■ Aim ■
Return the following lines and nothing else: the one holding "At what distance from" and all those after it in the records below, unchanged, minus any pictures.
=== Dataset records ===
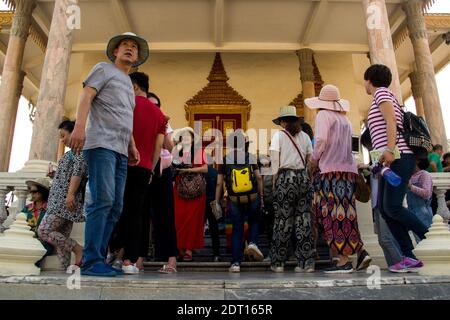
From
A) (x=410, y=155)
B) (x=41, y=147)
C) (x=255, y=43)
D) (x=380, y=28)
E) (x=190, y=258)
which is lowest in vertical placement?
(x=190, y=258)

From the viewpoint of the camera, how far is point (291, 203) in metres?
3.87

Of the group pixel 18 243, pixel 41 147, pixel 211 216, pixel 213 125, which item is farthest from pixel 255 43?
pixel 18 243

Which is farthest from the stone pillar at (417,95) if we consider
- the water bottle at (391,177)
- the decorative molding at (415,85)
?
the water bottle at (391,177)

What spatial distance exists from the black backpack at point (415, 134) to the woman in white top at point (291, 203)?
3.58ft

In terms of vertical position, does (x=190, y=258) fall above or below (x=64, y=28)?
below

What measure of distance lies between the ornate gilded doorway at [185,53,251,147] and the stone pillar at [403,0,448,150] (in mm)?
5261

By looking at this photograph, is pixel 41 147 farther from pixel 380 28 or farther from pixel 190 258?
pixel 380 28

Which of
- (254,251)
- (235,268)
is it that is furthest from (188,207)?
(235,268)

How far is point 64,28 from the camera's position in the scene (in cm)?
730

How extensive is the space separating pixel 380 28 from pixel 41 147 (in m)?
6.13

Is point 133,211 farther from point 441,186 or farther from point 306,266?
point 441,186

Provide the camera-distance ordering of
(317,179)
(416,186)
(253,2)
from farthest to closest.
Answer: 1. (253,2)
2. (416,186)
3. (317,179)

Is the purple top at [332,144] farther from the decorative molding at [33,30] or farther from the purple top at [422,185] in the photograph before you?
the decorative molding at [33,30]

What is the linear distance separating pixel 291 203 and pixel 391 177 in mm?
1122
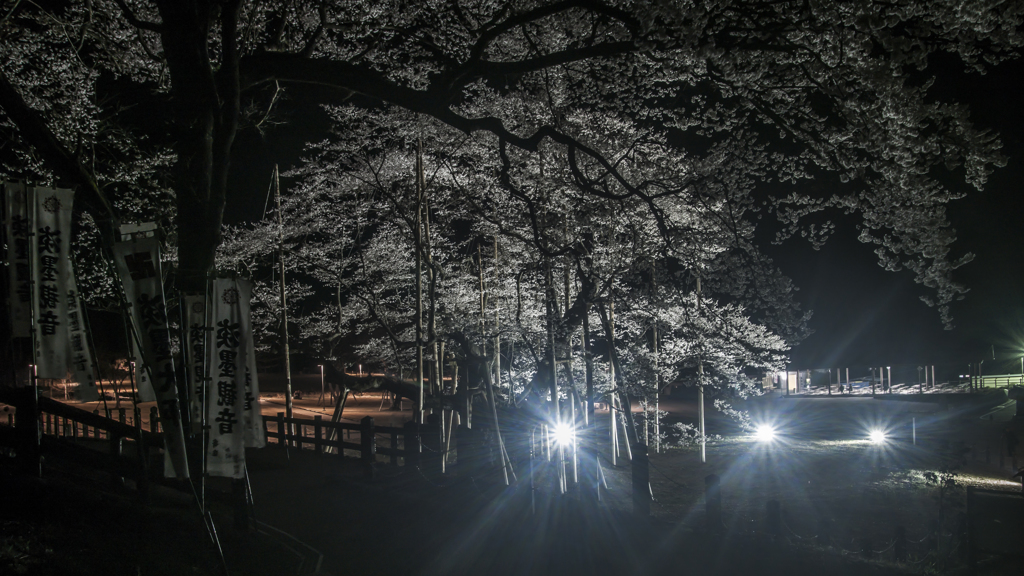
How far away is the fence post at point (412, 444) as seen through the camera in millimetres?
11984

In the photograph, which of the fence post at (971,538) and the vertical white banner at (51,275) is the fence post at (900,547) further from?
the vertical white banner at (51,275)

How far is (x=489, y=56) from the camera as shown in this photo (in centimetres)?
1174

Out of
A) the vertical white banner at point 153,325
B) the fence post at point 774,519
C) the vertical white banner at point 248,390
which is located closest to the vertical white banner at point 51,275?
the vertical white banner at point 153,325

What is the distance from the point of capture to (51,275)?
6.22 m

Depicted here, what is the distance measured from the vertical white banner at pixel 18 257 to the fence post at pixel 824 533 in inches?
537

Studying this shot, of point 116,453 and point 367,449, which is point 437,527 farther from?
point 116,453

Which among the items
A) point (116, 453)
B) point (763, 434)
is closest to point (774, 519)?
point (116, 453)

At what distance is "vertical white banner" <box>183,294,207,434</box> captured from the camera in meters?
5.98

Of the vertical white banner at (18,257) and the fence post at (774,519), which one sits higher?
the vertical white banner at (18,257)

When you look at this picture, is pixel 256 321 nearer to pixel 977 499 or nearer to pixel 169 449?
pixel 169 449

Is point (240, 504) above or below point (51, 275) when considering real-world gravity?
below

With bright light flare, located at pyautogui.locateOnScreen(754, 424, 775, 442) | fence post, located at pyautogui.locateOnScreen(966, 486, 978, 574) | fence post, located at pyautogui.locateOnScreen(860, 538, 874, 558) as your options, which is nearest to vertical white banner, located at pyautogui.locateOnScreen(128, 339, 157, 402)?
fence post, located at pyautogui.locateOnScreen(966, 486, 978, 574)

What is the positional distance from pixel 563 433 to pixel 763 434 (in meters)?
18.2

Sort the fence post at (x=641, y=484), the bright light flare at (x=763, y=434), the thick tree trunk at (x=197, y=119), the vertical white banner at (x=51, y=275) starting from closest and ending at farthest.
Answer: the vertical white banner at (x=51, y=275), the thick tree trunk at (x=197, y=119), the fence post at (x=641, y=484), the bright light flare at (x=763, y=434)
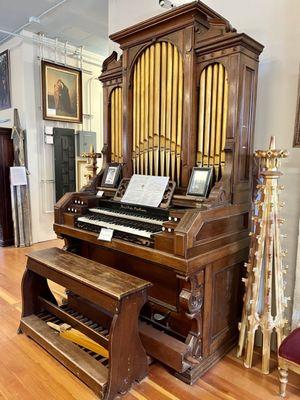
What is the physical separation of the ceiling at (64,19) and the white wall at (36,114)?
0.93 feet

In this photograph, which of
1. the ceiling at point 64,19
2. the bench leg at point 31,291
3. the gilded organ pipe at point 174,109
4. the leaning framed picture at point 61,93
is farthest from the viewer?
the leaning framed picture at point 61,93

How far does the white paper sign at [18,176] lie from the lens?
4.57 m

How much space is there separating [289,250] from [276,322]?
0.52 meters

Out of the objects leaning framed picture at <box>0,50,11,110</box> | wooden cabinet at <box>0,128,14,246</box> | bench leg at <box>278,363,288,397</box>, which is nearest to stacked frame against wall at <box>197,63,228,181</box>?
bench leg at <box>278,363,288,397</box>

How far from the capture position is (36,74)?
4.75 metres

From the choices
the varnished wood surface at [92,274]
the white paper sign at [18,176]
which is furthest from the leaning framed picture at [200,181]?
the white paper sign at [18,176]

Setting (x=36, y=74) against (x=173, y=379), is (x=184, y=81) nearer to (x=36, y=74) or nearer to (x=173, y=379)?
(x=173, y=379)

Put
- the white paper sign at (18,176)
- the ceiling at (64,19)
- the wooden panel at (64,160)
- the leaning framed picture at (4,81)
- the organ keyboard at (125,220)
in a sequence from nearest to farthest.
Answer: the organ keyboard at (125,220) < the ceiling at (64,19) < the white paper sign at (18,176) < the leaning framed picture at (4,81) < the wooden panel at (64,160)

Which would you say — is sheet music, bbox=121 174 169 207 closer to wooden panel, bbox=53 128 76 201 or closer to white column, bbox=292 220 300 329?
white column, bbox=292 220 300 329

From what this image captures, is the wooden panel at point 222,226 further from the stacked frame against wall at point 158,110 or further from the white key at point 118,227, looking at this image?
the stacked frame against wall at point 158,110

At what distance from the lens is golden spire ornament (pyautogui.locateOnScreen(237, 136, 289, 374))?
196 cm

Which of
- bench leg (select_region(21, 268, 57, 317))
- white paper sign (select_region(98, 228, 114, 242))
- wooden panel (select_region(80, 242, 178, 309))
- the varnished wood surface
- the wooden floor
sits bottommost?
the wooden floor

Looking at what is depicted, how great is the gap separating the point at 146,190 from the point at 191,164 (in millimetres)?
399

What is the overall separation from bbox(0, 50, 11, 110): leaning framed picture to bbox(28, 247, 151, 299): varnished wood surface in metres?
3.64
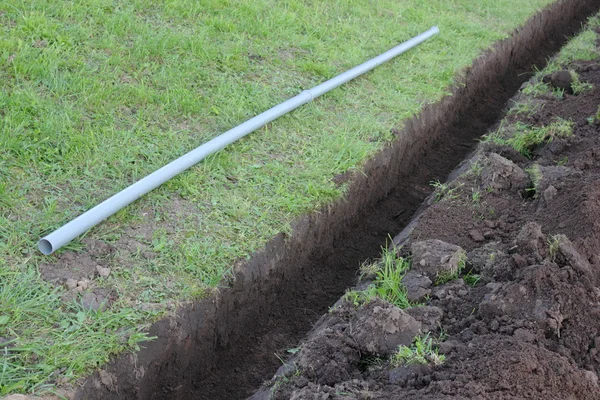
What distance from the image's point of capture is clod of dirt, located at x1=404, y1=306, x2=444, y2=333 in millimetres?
===
■ Solved problem ■
At what distance from the lens is golden spire ornament (pyautogui.locateOnScreen(237, 136, 289, 374))?
196 cm

Which of
- bench leg (select_region(21, 268, 57, 317))
- white paper sign (select_region(98, 228, 114, 242))
- wooden panel (select_region(80, 242, 178, 309))
- the varnished wood surface
- the wooden floor
sits bottommost?
the wooden floor

Looking at what is depicted, how great is the gap separating the point at 146,190 from the point at 191,164 (in millimetres)?
399

What is the overall separation from bbox(0, 50, 11, 110): leaning framed picture to bbox(28, 247, 151, 299): varnished wood surface in metres?
3.64
What distance from the image's point of capture is clod of dirt, located at x1=404, y1=306, x2=444, y2=333 in millimetres?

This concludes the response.